Copy out the rows word for word, beginning with the line that contains "In the given" and ending with the line that contains "How far is (x=418, y=542)", both lines included.

__DATASET EXTRACT__.
:::::
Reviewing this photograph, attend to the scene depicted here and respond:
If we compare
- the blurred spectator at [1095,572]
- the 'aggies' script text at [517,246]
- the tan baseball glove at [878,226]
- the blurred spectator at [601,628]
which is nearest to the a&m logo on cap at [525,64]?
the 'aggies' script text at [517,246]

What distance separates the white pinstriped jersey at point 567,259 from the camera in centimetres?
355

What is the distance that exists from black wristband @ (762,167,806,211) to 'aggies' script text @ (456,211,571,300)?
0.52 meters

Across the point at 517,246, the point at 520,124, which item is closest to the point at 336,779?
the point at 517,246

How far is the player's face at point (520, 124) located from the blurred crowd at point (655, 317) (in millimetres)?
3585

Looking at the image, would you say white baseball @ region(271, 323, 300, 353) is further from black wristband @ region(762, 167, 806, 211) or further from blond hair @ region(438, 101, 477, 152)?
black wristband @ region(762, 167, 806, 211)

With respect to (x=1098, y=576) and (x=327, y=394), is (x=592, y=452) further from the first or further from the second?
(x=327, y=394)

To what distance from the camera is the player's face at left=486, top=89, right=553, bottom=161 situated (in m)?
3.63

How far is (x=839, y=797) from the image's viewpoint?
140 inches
:::::
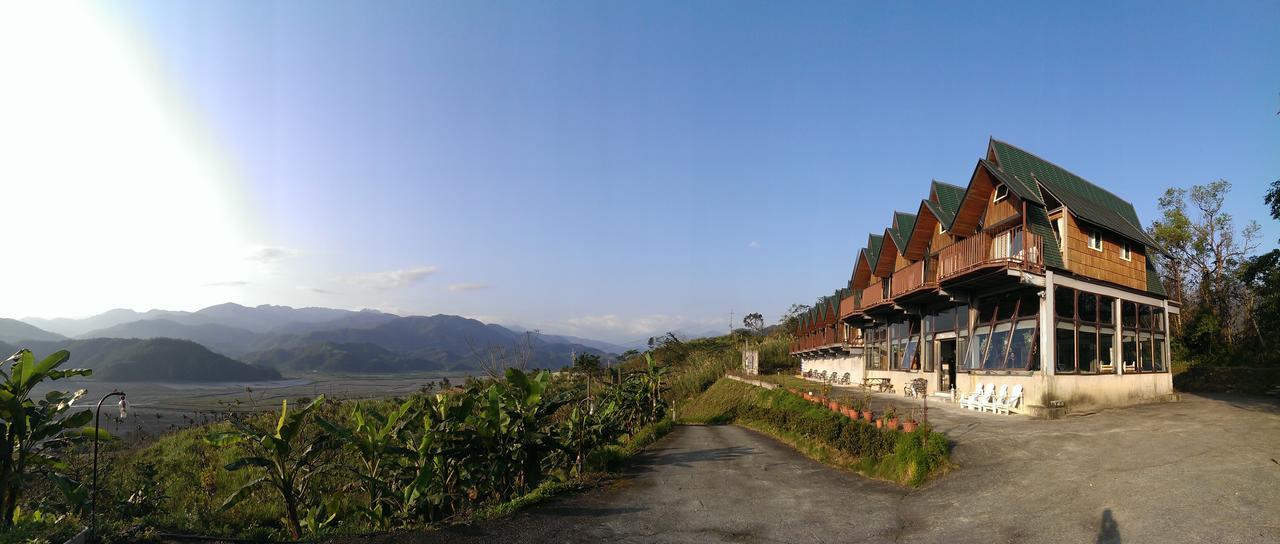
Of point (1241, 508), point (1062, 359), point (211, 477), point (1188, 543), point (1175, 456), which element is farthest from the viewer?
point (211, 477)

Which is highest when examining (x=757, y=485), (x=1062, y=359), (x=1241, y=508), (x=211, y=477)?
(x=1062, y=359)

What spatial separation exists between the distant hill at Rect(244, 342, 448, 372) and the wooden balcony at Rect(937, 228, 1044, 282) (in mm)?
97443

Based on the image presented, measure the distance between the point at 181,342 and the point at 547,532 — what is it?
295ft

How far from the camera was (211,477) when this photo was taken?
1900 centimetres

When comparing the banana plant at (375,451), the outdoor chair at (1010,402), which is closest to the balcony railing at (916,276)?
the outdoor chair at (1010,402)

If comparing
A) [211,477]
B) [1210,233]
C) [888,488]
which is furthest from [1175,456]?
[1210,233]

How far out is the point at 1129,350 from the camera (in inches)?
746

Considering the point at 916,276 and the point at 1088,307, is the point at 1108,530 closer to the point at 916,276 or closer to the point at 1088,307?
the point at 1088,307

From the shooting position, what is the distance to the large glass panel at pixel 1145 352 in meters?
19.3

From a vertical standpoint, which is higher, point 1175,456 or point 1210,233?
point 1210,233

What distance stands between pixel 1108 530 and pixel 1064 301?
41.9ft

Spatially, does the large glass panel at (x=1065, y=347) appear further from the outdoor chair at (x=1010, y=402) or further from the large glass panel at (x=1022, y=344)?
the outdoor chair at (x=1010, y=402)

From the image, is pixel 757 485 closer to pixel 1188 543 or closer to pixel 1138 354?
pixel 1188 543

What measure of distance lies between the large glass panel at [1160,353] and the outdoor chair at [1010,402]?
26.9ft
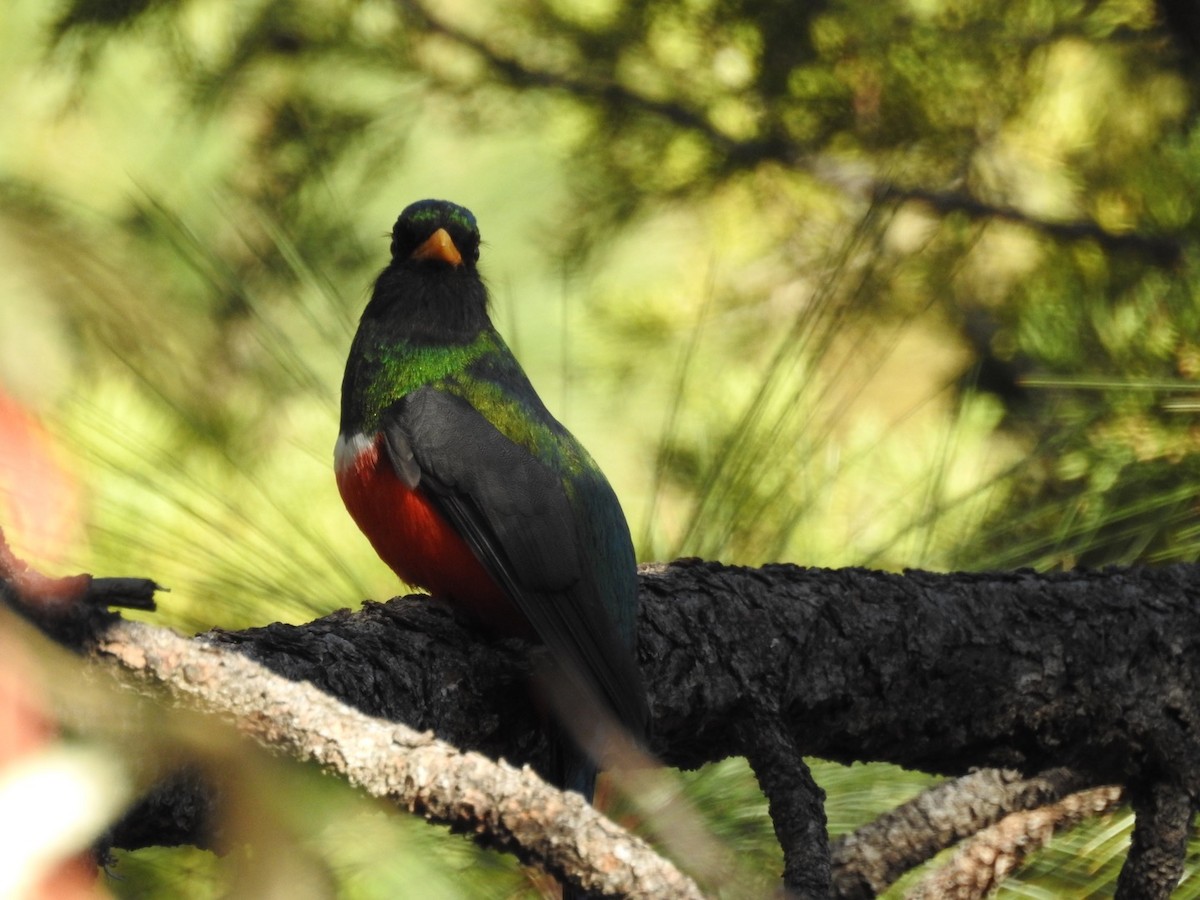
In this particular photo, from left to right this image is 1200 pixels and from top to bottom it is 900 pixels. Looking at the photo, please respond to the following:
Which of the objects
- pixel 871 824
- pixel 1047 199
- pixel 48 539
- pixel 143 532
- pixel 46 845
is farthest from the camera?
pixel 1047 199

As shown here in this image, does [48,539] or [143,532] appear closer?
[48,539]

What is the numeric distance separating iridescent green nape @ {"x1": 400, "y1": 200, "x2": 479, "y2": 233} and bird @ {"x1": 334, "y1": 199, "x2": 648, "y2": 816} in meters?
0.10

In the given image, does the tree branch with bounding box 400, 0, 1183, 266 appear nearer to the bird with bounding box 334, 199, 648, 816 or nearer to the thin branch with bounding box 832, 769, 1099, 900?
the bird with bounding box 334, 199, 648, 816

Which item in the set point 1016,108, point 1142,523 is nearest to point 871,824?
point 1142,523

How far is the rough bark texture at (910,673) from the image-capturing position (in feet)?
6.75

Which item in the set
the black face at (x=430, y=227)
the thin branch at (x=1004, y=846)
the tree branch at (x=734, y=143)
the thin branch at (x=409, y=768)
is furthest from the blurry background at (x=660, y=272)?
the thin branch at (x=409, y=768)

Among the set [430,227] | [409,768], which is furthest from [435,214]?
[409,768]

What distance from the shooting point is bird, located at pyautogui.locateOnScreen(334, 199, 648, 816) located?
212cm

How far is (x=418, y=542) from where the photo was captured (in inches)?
:::::
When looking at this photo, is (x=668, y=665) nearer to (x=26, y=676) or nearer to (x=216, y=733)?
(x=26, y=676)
:::::
__RESPONSE TO THE TASK__.
In the given image, does the tree branch with bounding box 400, 0, 1183, 266 appear nearer to the bird with bounding box 334, 199, 648, 816 or nearer to the thin branch with bounding box 832, 769, 1099, 900?
the bird with bounding box 334, 199, 648, 816

Which item in the set point 1016,108, point 1142,523 is nearest to point 871,824?
point 1142,523

How far is the rough bark texture at (910,673) from the image-capturing position (in feet)?
6.75

Which item in the set
the black face at (x=430, y=227)
the thin branch at (x=1004, y=846)
the tree branch at (x=734, y=143)
the thin branch at (x=409, y=768)
is furthest from the blurry background at (x=660, y=272)?
the thin branch at (x=409, y=768)

Among the set [430,227] | [409,768], which is furthest from [435,214]?
[409,768]

What distance from the shooting point is bird, located at pyautogui.locateOnScreen(334, 199, 648, 816) located?
212cm

How far is (x=418, y=542) from where the photo was captured (in inches)?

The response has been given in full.